━━ ЦИТИРУЕМЫЙ ФРАГМЕНТ ━━

Обращаясь к греческому и латинскому алфавитам на ранних стадиях их существования, можно сказать, что наличие в том и в другом «имеющих чтение и смысл» цифр не отменяло того факта, что фонетические, «имеющие только чтение», знаки в них абсолютно доминировали. Однако, так как в алфавитном письме количество знаков минимально, а длина цепочки знаков передающей слово, соответственно, максимальна, и при том, что новый и простой способ письма скоро сделался массовым, все это естественно провоцировало разного рода сокращения – ради экономии как писчего материала, так и усилий пишущего. А уже эти сокращения нельзя квалифицировать иначе как идеограммы (пусть вторичные), когда при принципиальной возможности зафиксировать в письме звуковой облик слова, фиксируется не звуковой облик, а слово целиком: пишется Ti, а читается Tiberius. Параллельно происходила кодификация литературной нормы и тем самым орфографии, так что постепенно рос и естественный разрыв между написанием слов и их повседневным произношением: скажем, ае и е стали читаться одинаково, произношение с зависело от позиции, а в итоге в слове Caesar, первоначально звучавшем примерно «кайсар», в средние века читалось, точно как написано, уже только ‑ar, а Сае‑ превратилось в «цэ‑», «сэ‑» или «че‑» – в разных странах по‑разному.

Таким образом, с течением времени греческий и латинский алфавиты сделались фонетическими уже более по происхождению, нежели по сути, хотя, конечно, сравнительно с древними системами письма пропорции соотношения фонетических и идеографических знаков заметно изменились в пользу фонетических. Однако человеческая речь, равно устная и письменная, управляется, как и язык вообще, некоторыми универсальными законами: в частности, при использовании идеограмм возникает тенденция к использованию также и детерминативов. В средневековом письме количество идеограмм, то есть знаков, «имеющих чтение и смысл», возрастало, а потому вполне естественно было явиться и третьему виду знаков – не имеющим чтения большим буквам внутри предложения, то есть детерминативам. Что в качестве детерминатива был использован уже использованный знак, вполне типично (так, в клинописи детерминативом может быть даже подходящая по смыслу идеограмма), и большие буквы были для этого удобны из‑за их рубрицирующей функции: при чтении для себя пауза между периодами менее актуальна, чем облегчающая понимание текста графическая отмеченность новой фразы. Так что использовать большие буквы в качестве пометы имени было вполне естественно – особенно если принять во внимание, что никаких изменений в чтении слова при этом не происходило.

━━━

» **УСЛОВИЕ ЗАДАЧИ**: Перечислите все виды знаков, которые различаются во фрагменте о греческом и латинском письме, и к каждому приведите его описание из текста.

━━ ИСХОДНЫЕ ДАННЫЕ ━━

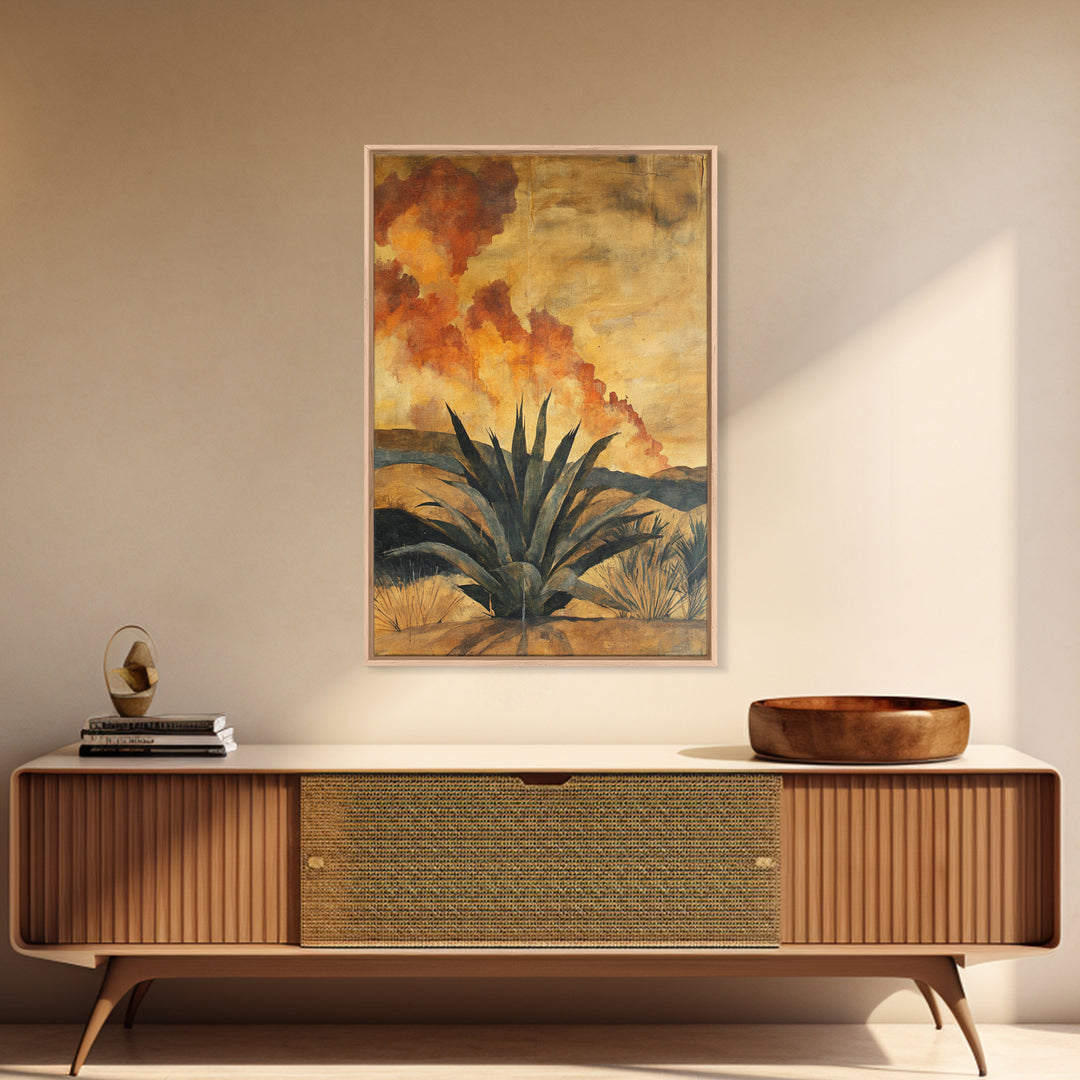 Abstract Agave Painting Print, Chicano Decor, Agave Wall Art, Rustic Farmhouse Decor, Mexicano Art, Agave Wall Art, Southwestern Art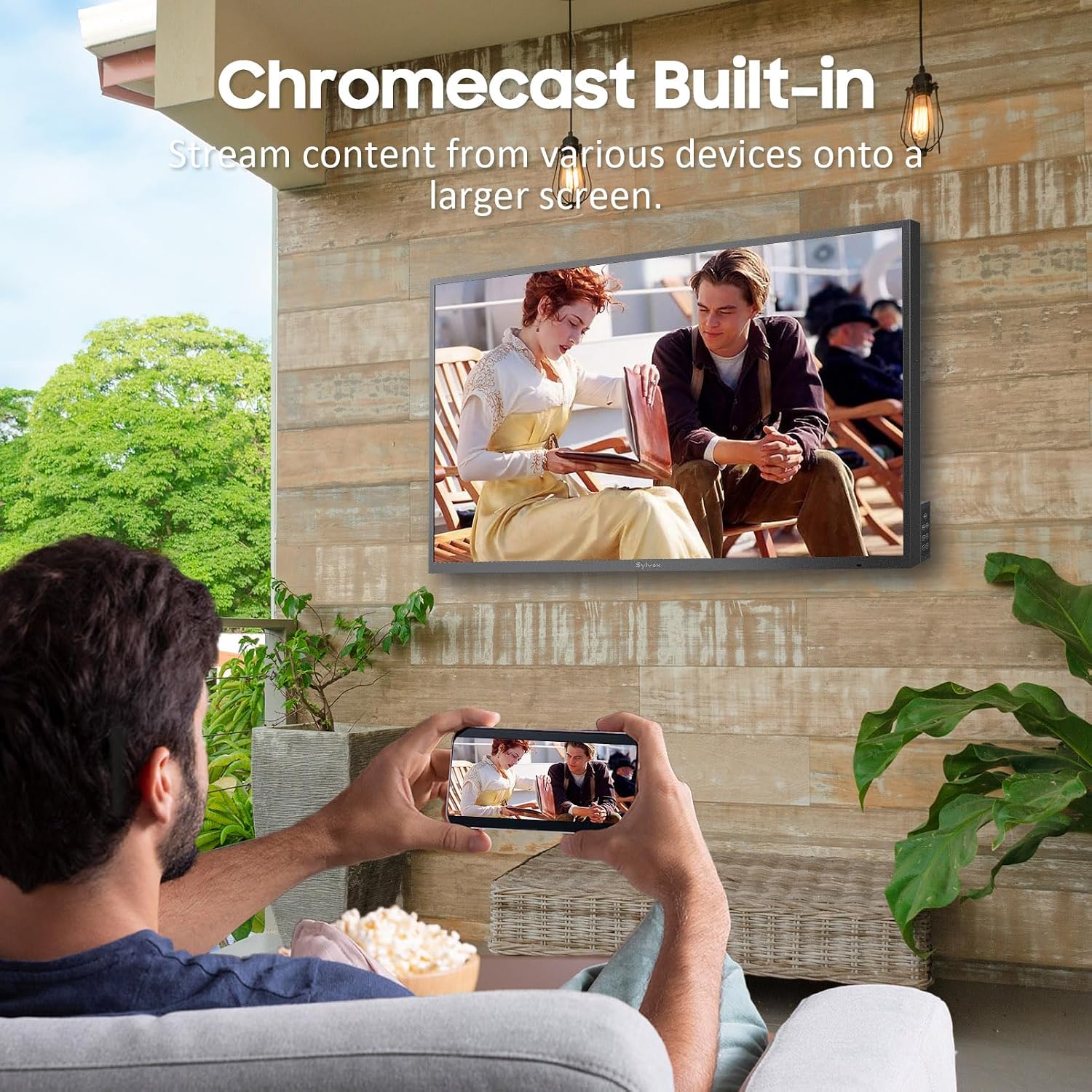 SYLVOX Smart Outdoor TV, 43 inch Outdoor Television Upgraded Google TV, 4K Weatherproof Outside TV, IP56 Waterproof, Google Assistant, Chromecast, 1000 nit Brightness for Partial Sun (Deck Pro 3.0)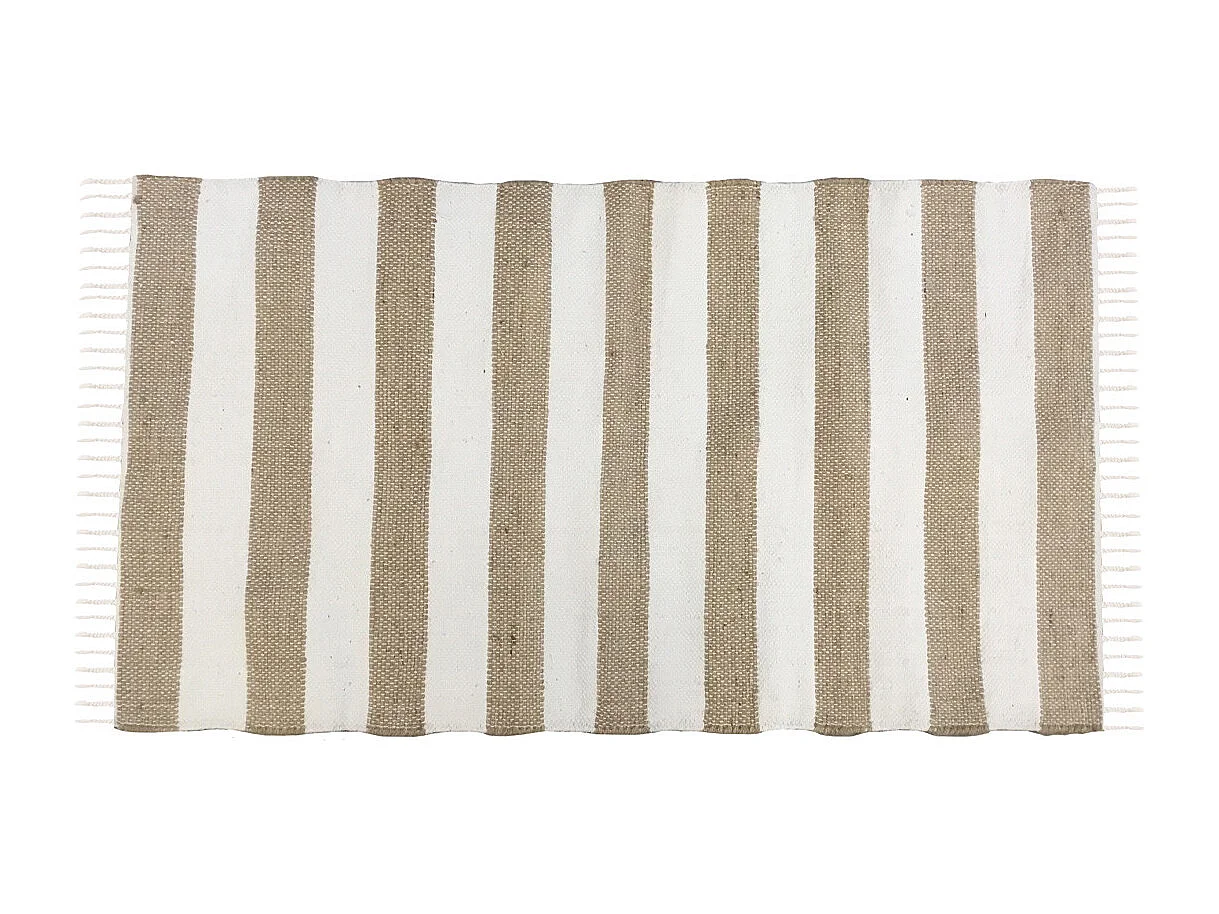 Tapis déco à rayures en jute et coton 60x120cm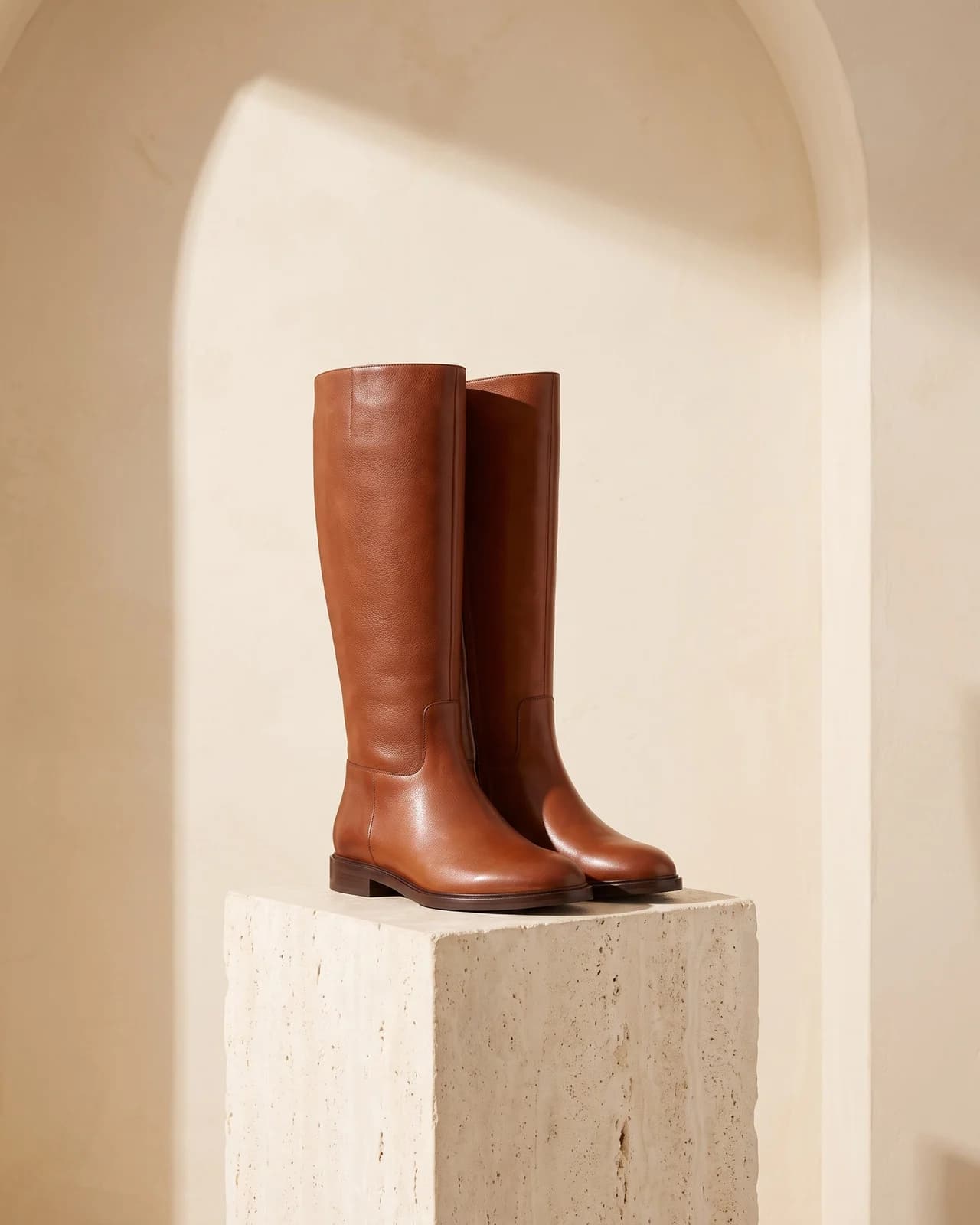 Sculptural Chelsea boot on limestone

━━━

» **ПОЛЕ ОТВЕТА**:
1. Фонетические знаки: «имеющие только чтение».
2. Идеограммы: знаки, «имеющие чтение и смысл».
3. Детерминативы: не имеющие чтения большие буквы внутри предложения.